Speaking of guests, man did the RHA present a cornucopia of Hollywood A-list behind the scenes talent to introduce pieces of Giacchino’s music – the aforementioned Trevorrow, Rogue One’s Gareth Edwards (who almost stole the show with some terrific, laid back stand up comedy), John Carter’s Andrew Stanton (gamely mocking how nobody saw his movie by reading the liner notes of the score, before giving the CD to an audience member), Doctor Strange co-star Benedict Wong, Lost showrunner Carlton Cuse, Pixar legend Pete Docter, Apes franchise supremo Matt Reeves, and of course JJ Abrams, perhaps now the oldest of Giacchino’s famous movie maker friends who showed up to help him celebrate. The only absence was The Incredibles’ Brad Bird, whose plane was sadly grounded on the tarmac, but he did send a letter of congratulations read out to the audience.
Much like Giacchino himself, these stars engaged with the light humour of the evening and all clearly are as wonderstruck by the composer’s music as the rest of us, delighting in celebrating the achievements of their friend as Wicki and the orchestra never missed a beat in delivering a brace of majestic suites, before Giacchino took over to conduct pieces from his Star Trek trilogy, War For the Planet of the Apes, Super 8, Speed Racer, his upcoming Pixar film Coco and, most importantly for me, a gorgeous performance of ‘Parting Words’, one of the most beautiful tracks from his majestic work on six seasons of Lost. A major reason I have long adored that show is because of Giacchino’s music so to see him conduct one of the greatest tracks from that series was an immensely emotional experience.

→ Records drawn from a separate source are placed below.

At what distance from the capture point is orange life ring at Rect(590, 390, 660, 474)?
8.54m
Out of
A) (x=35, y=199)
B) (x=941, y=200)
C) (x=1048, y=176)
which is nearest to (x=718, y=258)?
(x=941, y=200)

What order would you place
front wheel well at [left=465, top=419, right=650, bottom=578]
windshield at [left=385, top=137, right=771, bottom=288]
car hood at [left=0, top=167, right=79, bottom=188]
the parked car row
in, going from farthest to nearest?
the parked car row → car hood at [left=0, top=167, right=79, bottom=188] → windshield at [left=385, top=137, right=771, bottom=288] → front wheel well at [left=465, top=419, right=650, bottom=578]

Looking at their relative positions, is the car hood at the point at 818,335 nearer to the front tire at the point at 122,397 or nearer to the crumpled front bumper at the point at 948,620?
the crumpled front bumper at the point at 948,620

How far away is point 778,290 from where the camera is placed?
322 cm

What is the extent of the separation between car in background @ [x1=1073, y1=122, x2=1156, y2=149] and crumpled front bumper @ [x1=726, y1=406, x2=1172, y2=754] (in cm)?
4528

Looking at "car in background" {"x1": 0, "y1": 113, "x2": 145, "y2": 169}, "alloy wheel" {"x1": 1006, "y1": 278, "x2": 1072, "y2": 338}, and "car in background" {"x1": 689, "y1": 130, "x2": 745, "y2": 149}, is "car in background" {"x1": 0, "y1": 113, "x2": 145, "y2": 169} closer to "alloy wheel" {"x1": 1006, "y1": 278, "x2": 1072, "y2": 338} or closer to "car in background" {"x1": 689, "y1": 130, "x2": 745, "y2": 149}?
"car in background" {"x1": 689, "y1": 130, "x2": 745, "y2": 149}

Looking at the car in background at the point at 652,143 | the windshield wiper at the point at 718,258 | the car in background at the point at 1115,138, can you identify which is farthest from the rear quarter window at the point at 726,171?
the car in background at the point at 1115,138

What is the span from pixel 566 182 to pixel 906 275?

There were plenty of other highlights along the way. The show kicked off in bravura style with a fantastic suite from The Incredibles, set to specially edited clips from the film itself which were constructed in sync with the music to superb effect. Several of the presented suites followed this pattern, the Star Trek one in particular beautifully helping display the wonder of the USS Enterprise’s voyages alongside the menace of the villains they face; after Giacchino’s Lost piece, this was the highlight for me, with Giacchino composing a marvellous suite from War For the Planet of the Apes running a close second; his score for that film has yet to be topped this year, for me, so to hear it performed live was a rare thrill.
So many other highlights musically coursed through the evening; an unexpectedly brilliant suite from Jurassic World which has encouraged me to revisit a score that wasn’t one of my Giacchino favourites; the majestic John Carter (of Mars) which despite being a duffer of a movie has one of the finest adventure scores of the last few decades attached to it; and a stunning suite from Tomorrowland, another misfire with a great score, and music again I need to revisit (the film too, in fairness). It was simply well over two hours of breathtaking cinematic music, sublimely conducted and performed, with a level of tongue in cheek ingratiating everyone involved to an audience already won over.
Kudos as ever for the Royal Albert Hall allowing such a wonderful event to take place and the happiest of birthdays to Michael Giacchino, a true composing genius. Everyone who attended would agree, it was a joy to share part of his special day with him.